Diciamolo: quella mano non serviva. L’Inter non era in grande serata, anche se forse avrebbe pareggiato o vinto lo stesso, chi lo sa. Ma il colpo di testa di Couto che ha mandato poi la palla a sfiorare il braccio del portoghese non era rigore, per il regolamento e per il buon senso. Questo lo diciamo e i tifosi nerazzurri se ne facciano una ragione, anche perché il sospetto che il dubbio sia sempre a favore della banda Mancini cominciano ad averlo in troppi. Detto questo però aggiungiamo anche che le sceneggiate viste a fine partita e oltre (si narra a San Siro che Di Carlo e Gasbarroni abbiano aggredito verbalmente e quasi fisicamente l’arbitro nel sottopassaggio) sono una vera certezza, perché il nostro calcio non cambia mai. Altro che fair play, terzo tempo e strette di mano: basta una domenica per cancellare tutto. E tutto torna come prima. È vero: ci sono arbitri (e assistenti) scarsi e Collina, chiede giustamente Franco Ordine, vuol battere un colpo?
Però poi passiamo ai giocatori. Il tuffo di Mutu: il romeno sarà anche stato toccato, ma in verità sembrava colpito da una fucilata. E Marchionni? In campo protesta per un fallo sacrosanto, fuori confessa che lo stesso fallo «non c’era». E ancora: i presidenti.
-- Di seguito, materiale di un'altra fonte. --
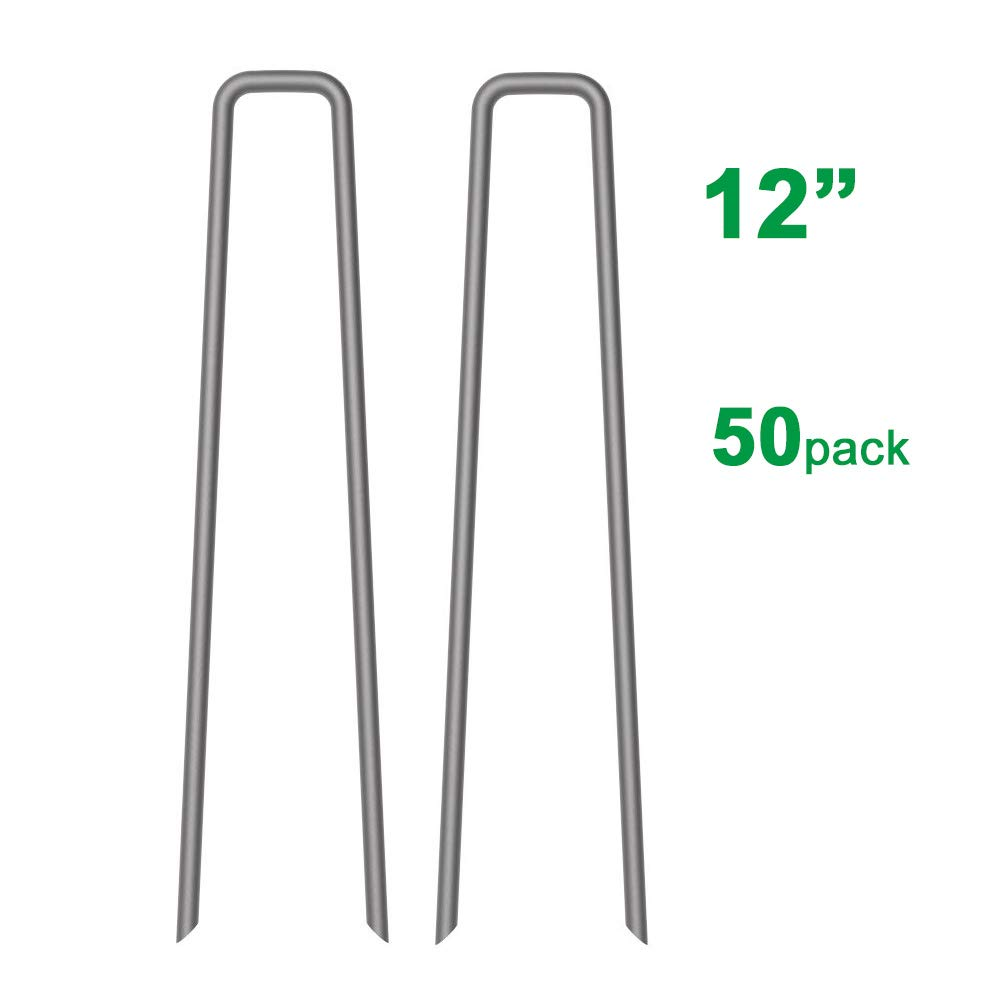 Mysit 50-Pack 12-inch Garden Stakes Lawn Ground Staples 11 Gauge Galvanized Steel Securing Tent Pegs Pins for Garden Weed Fabric Landscape Fabric Netting Ground Sheets GardenStake_W12_50_US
Cairo ha ragione di protestare (e gli diamo volentieri lo spazio per farlo) ma pensare a un complotto contro il Torino... Poi c’è De Laurentiis, quello che si scagliò in tv contro i critici solo perché aveva vinto la prima partita in campionato. Ieri ha sbraitato contro il direttore di gara, reo di una doppia ammonizione ad un suo giocatore.
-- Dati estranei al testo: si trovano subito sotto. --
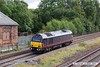 170824-043  DB Cargo 'royal livery' class 67 No 67005 Queen's Messenger is captured passing Clay Cross with route learner 0Z56, 12:54 Landore Street Junction - Masborough F.D.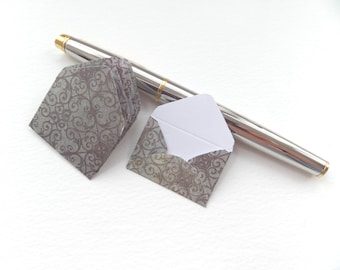 Teeny Weeny Notelets - 6 mini envelopes and folded notes - Brown, green floral, grey patterned, lime green or yellow dotted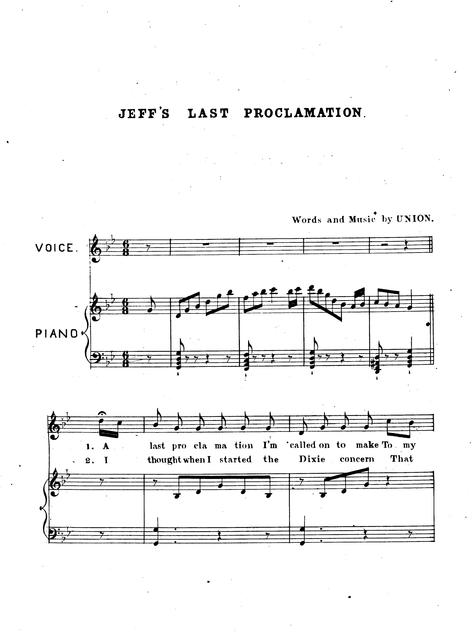 Jeff's last proclamation. Words & music by Union.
Ma non si preoccupi, presidente, i suoi (e quelli della Lazio) hanno fatto di meglio: hanno fatto saltare la stretta di mano finale, rimpiazzandola con una sequela di insulti e recriminazioni. Per non parlare della quasi rissa di Inter-Parma. Non cambiano mai, insomma. E, state tranquilli, non cambieranno.